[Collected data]
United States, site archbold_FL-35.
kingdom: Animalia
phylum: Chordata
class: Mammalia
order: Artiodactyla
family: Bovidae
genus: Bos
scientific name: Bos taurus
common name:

**About this task:** The answer is the full data, repeated exactly as shown.

**Final answer:**
United States, site archbold_FL-35.
kingdom: Animalia
phylum: Chordata
class: Mammalia
order: Artiodactyla
family: Bovidae
genus: Bos
scientific name: Bos taurus
common name:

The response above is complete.